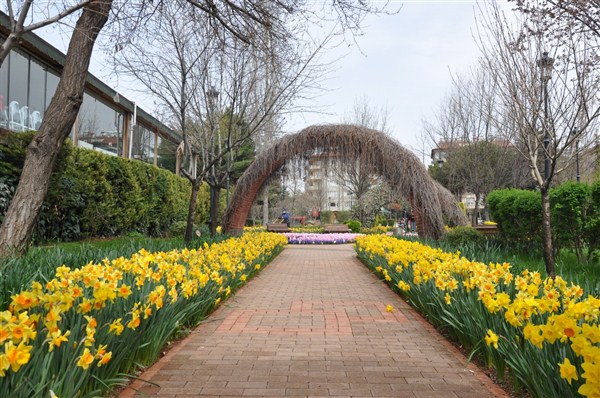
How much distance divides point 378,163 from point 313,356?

...

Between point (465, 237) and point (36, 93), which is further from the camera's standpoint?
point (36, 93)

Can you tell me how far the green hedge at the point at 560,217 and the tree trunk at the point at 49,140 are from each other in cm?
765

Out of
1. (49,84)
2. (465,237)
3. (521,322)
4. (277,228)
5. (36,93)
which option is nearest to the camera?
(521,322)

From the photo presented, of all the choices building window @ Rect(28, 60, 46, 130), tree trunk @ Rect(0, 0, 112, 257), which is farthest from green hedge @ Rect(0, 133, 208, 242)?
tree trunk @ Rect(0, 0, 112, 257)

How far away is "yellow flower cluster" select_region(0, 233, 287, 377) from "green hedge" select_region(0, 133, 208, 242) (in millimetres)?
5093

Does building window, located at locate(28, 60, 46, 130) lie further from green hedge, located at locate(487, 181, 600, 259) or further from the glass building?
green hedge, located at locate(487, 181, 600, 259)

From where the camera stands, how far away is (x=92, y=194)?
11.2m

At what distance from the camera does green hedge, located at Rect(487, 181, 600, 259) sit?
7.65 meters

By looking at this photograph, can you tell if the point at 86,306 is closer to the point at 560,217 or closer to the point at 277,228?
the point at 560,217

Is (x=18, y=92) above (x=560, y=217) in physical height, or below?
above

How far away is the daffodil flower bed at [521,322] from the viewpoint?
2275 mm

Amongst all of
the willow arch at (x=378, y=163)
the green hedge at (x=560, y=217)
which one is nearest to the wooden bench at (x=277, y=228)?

--

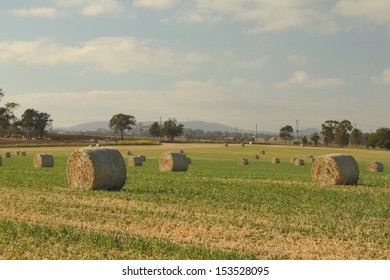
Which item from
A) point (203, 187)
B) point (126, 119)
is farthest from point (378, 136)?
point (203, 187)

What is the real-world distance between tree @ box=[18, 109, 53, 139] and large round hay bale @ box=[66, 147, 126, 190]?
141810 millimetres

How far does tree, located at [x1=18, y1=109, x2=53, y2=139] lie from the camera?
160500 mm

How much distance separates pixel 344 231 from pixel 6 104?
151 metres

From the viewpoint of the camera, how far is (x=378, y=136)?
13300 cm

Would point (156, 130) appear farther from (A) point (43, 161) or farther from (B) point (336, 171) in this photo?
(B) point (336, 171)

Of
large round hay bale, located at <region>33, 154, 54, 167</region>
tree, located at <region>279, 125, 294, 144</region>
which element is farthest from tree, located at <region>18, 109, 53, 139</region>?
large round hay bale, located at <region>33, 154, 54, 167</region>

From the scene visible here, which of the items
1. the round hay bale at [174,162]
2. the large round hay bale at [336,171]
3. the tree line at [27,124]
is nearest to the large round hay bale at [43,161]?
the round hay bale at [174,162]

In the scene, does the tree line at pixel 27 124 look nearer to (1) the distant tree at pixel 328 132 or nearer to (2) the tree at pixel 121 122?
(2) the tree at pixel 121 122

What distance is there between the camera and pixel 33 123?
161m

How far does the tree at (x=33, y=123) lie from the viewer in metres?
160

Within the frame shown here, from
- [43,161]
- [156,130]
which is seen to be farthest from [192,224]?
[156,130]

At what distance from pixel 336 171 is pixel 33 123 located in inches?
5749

• BRIEF: Rewrite the stretch of entries from the line containing "Does building window, located" through the line containing "7.65 meters", changing "glass building" to "glass tower" and leaving everything else the same.

• RESPONSE FOR THIS EXERCISE:
Does building window, located at locate(28, 60, 46, 130) lie further from green hedge, located at locate(487, 181, 600, 259) or further from the glass tower?
green hedge, located at locate(487, 181, 600, 259)

From where the camera stands, how far away is (x=92, y=194)?
11.2m

At what distance from the camera does green hedge, located at Rect(487, 181, 600, 259) sit?
7.65 meters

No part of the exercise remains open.